We’ll define all of the fields (minus the time column we dropped earlier and the target class) to the X dataframe and the class values to the y dataframe. Next we need to split our data into the train and test datasets. We’ll use the train data set to train the model and we’ll hold back the test data set. Once the model has been trained, we can then verify it’s performance by using it to predict the outcome from the test data set, for which it has not previously seen the answers. The train_test_split() function allows you to perform this step.

It’s common to set the test_size to a value of 0.2 to 0.33, which assigns 20% or 33% to the test group. The random_state value ensures reproducibility, shuffle, ensures the data are jumbled up, just in case all the fraudulent orders sit together within the data, and stratify ensures we have the same percentage of fraudulent orders in both the train and test datasets.

X = df.drop('class', axis=1)
y = df['class']
X_train, X_test, y_train, y_test = train_test_split(X, y, 
                                                    test_size=0.3, 
                                                    random_state=0, 
                                                    shuffle=True, 
                                                    stratify=y)

Selecting the right performance metric

Before we get started, we need to figure out which is the best metric to use to measure the performance of our model. This data set is extremely imbalanced, so you can’t use a metric like accuracy. For example, if a model predicted the minority class every time, it would still reach 99.826% accuracy, which seems good, but it completely fails to detect any fraudulent orders, defeating the object of the task entirely.

The area under the Receiver Operating Characteristic curve or AUROC (or AUC/ROC) is commonly used to evaluate classification models. It’s much better to use than accuracy on imbalanced data because it uses the true positive rate and the true negative rate. However, it’s not always ideal to use on extremely imbalanced datasets in which you aim most to identify the positive class - i.e. people placing fraudulent orders, terrorists, or people suffering from some nasty disease.

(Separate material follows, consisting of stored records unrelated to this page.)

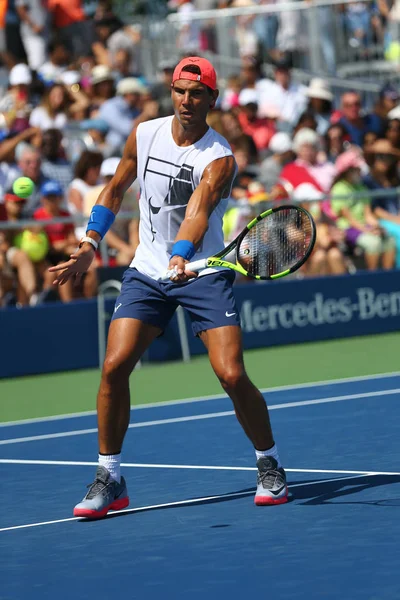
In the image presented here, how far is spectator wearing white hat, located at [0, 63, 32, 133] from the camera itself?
14047mm

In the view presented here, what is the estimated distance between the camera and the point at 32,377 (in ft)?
39.5

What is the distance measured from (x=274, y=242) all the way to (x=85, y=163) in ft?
21.8

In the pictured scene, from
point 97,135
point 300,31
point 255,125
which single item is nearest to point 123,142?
point 97,135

For example, check out the results below, based on three models trained on this data set. Model 1 has an AUROC of 0.882 and identifies 113 fraudulent orders (tp) and misses 35 (fn), while incorrectly flagging 6 as fraudulent (fp). Model 2 performs better, with an AUROC of 0.918, and correctly identifies 124 fraudulent orders (tp), misses 24 (fn), while incorrectly flagging 27 as fraudulent (fp). While Model 3 gains an AUROC of 0.933, based on 134 correctly flagged fraudulent orders (tp), a lower number of false negatives at 14, but with a massive 3339 non-fraudulent orders incorrectly flagged as fradulent.

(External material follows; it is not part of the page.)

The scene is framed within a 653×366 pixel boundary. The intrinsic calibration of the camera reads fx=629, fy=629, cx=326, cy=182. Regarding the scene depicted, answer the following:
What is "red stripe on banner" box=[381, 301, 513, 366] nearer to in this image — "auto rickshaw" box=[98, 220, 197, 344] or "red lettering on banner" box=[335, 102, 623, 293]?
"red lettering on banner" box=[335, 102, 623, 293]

model tp tn fp fn correct incorrect accuracy precision recall f1 roc_auc
0 Model 1 113 85289 6 35 85402 41 1.000000 0.950000 0.764000 0.846000 0.882000
1 Model 2 124 85268 27 24 85392 51 0.999403 0.821192 0.837838 0.829431 0.918761
2 Model 3 134 81956 3339 14 82090 3353 0.960757 0.038583 0.905405 0.074013 0.933129

Clearly, although it’s good that Model 3 gets more right, it wouldn’t be a great customer experience for thousands of customers to have their orders incorrectly blocked for being fraudulent when they weren’t, just as it wouldn’t be ideal detaining innocent people believed to be terrorists, or incorrectly telling patients they had life threatening diseases when they were fine… Clearly, AUROC isn’t ideal for this data set.

AUPRC

The metric favoured in such situations is called AUPRC, or area under the precision and recall curve. AUPRC provides a better way for measuring model performance in those situations where you care most about finding the positive outcomes of a minority class, such as fraudulent transactions, terrorists, or diseases. It’s much more useful to us than the area under the receiver operating characteristic or AUROC (ROC/AUC) as it shows the trade off between precision and recall and it ignores true negatives.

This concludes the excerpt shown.